» **Passage shown**:
--- --- ---

Resume: Started out as a financial analyst at TCF Bank in Minneapolis, and then worked on an IPO for Capella Education Company, also in Minneapolis. Three years into his career, he got the opportunity to work as the controller at The Onion, where, he said, “actually [my] friend’s dad was the CEO, which is a great way to get into any company; it’s who you know, right?” In January 2007, he was promoted to chief financial officer; and then in July 2008 became the chief operating officer, overseeing all the sales and product and technology. Last year, he became president of Onion, Inc., managing all functions of the business.
Birthday: January 7, 1980
Hometown: Waukesha, Wisconsin
Education: University of St. Thomas in Minnesota
Marital status: Married with twin boys
Media mentor: Steve Hannah, CEO of Onion, Inc.
Best career advice received: Don’t be afraid to fail. And don’t be afraid of critics.
Last book read: The Circle by Dave Eggers
Twitter handle: @McAvoy_TheOnion
Guilty Pleasure: “Outside of drinking — no, I’m kidding. I like to play sports. I like to be active. But that maybe isn’t as guilty as drinking. Drinking and playing sports?”
It must be pretty fun working at The Onion. How would you describe the culture, especially having been there so long?
I think what’s great about The Onion is everyone here cares about the content; they care about the products, so you have this united front in that everyone wants to see The Onion flourish.
And in terms of the culture itself, everyone works really hard. It’s a very dedicated group. Everyone’s really smart, and they have to be in order to get the joke. That’s one of the nice things about creating smart content is you attract smart people.
And it’s highly collaborative. You know, it’s a culture that was built on collaboration. There [are] no bylines for the content that we create, and that history of The Onion creative process has really been translated to the rest of the business culture and the product culture, where it’s very team-oriented.
Like so many other publications, The Onion has moved away from its roots in print. How has the company adapted to digital?
So I think The Onion, maybe like many of our peers who were in the print business, we knew that at some point the days of print were numbered, and we were able to focus on transitioning out of print.
In 2009, we developed a franchise licensing program, where we converted our print market to really just syndication deals, or licensing deals, as a way for us to get out of the print business and focus exclusively on digital, including video.
So in 2007, we launched The Onion News Network. In 1996, we actually went online, and we always knew that the way to grow the business was through digital, and by getting out of print, it allowed us to focus 100 percent on it, which has allowed us to pursue other ventures and create Onion Labs.
Great segue. How did the idea for Onion Labs come about and how did you land Microsoft as one of your first clients?
The idea of Onion Labs, or really creating content for brands, started years ago. We’ve always gotten requests from Fortune 500 brands to create content for them as part of media buys. And in the case of Microsoft, we were at the same media agency, using the same contacts that we call on to sell media placements.
We treated [that campaign] the same way we treated everything that we do on TheOnion.com. We went through a process of creating a ton of ideas that Microsoft poured through and ended up picking the one that worked the best for them.

--- --- ---

» **Source data**:
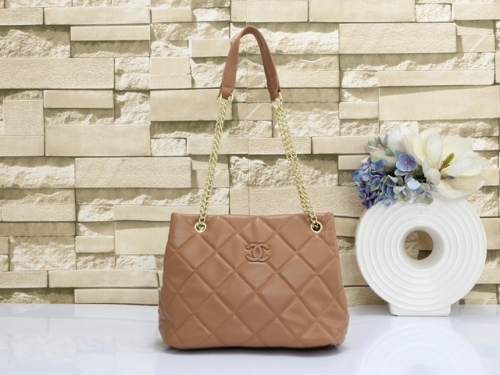 Chane*l Handbags-OMCHH625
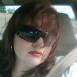 Shannon Richardson Photo 51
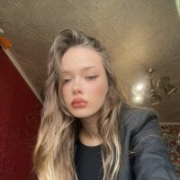 Miss_Vicee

--- --- ---

» **Work to complete**: Resume the interview about The Onion's business, picking up right after its last sentence. You won't need the data for this.

» **Task result**:
So it became our pitch really as a business [to] evolve with the whole native-advertising movement, as well as advertisers’ decision to change how they tried to reach millennials. The more they realized they need to create custom content or have content created by people who are masters at reaching that audience, the more opportunity we had for Onion Labs. And hence, we officially began Labs in 2012.
Is the tone of the content you create for brands always “Onion”-like on some level?
It really depends on what someone’s trying to buy. Sometimes the creative direction from the advertisers [or] the goals are much more to create something entertaining than it is to create something satirical. It’s really a mix of whatever the initiative is.
Do you have a separate creative team devoted to sponsored content?
What we do, which I think is unique for many publishers, is we use the same writing talent that we have for our company, for all our brands running in the A.V. Club, to produce The Onion Labs content. And so the idea process starts with the same writers and the same team that creates the hit videos for The Onion News Network.
So in terms of total writing talent for the company, I think we have 20 or so writers, 25 A.V. Club writers who are on staff, and so it’s a mix of those writers who work on these types of projects, as well as we have ideas from various contributors and freelancers who also help out.
Who produces your videos — and what platform do you use?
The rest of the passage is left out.